While moored in the Tyne, the Tuxedo Princess was host to several famous people including Frederik, Crown Prince of Denmark, composer Andrew Lloyd Webber, actor Kevin Costner, DJ Noel Edmonds, comedian Freddie Starr, singers Mick Hucknall, Rick Astley, Nik Kershaw and Jason Donovan, pop group Frankie Goes to Hollywood, the cast of Auf Wiedersehen, Pet, athlete Daley Thompson, cricketers Ian Botham, Wasim Akram, footballers Kevin Keegan and Paul Gascoigne, and snooker player Steve Davis. She also played a role in the lives of famous Geordie people. Singer Cheryl originally worked on the Tuxedo Princess before becoming a singer, while actor Tim Healy proposed to his future wife Denise Welch on board the club.

In popular culture, the Tuxedo Princess was used by the BBC to film scenes for a storyline in the Newcastle-based television drama Our Friends in the North, in which the character Terry 'Tosker' Cox (Mark Strong), a Tyneside businessman, opens a floating nightclub on the Tyne.

In the Maxïmo Park song "In Another World", from their third album Quicken The Heart, the "revolving dancefloor in the middle of the river" refers to the famous revolving dancefloor on board.

==Fate==
===Tuxedo Princess===
In December 2007 a farewell party for 300 invited guests was held on the Tuxedo Princess. The ship was finally towed from her mooring on the Tyne on 27 July 2008. Describing it as "the end of an era", according to the BBC there were mixed reactions to the removal of the Tuxedo Princess, citing one expressed view of nostalgia for the nightclub's role in the city's night life, and another welcoming removal of an eyesore, opening up new views of the bridges. According to the Evening Chronicle, crowds gathered to watch the ship's departure. Despite hopes of a future in Greece, Tuxedo Princess was scrapped in Turkey. The quayside area vacated by the Tuxedo Princess was to be redeveloped into a leisure, restaurant and office complex. As of the 2018 summer, the area now hosts the Gateshead riverside shipping container village.

===Tuxedo Royale===
In May 2011, the Tuxedo Royale started to sink into the River Tees due to vandalism by metal thieves.

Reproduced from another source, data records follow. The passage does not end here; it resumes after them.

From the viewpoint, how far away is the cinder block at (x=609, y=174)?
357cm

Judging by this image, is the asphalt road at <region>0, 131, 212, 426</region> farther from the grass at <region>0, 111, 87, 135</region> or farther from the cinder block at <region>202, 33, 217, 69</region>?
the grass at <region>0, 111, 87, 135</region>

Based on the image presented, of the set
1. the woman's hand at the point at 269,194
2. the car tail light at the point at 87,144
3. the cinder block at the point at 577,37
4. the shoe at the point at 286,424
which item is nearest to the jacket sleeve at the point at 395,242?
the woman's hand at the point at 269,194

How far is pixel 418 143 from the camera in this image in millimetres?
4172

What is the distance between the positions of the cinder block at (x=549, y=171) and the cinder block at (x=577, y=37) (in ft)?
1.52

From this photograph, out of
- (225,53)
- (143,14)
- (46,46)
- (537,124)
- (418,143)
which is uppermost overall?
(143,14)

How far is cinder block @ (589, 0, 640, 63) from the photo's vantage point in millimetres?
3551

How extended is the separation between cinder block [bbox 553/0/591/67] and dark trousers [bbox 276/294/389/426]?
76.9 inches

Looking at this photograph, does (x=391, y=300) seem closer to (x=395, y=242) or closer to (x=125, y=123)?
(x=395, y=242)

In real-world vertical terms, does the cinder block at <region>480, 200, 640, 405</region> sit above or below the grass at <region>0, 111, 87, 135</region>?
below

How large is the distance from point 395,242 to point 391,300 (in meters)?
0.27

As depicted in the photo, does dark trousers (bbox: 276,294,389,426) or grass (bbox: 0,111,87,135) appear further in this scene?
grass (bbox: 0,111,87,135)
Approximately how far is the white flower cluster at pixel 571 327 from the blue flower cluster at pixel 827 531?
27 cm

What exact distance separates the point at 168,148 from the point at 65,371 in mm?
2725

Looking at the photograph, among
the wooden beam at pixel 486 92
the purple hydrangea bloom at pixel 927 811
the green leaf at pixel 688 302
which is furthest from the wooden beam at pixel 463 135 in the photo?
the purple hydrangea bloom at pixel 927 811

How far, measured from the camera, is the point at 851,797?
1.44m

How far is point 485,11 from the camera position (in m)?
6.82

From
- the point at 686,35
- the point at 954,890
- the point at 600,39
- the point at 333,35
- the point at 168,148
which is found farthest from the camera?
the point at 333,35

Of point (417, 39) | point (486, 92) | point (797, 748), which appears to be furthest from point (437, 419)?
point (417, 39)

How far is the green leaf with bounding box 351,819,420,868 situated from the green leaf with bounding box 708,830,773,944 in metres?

In June 2014 businessman Terry Owens started a campaign to restore the vessel from a nearby dry dock, which would cost in the region of £250,000. The intention was to apply for lottery funding to finance the works.

In June 2017, the Tuxedo Royale was badly damaged by fire whilst docked on the river

In January 2018 it was announced that work would begin on demolition of the Tuxedo Royale to allow the dockside to be used once again for commercial traffic; however it was not until September 2019 that, having been re-floated (following asbestos removal) the vessel was towed to Hartlepool to be scrapped.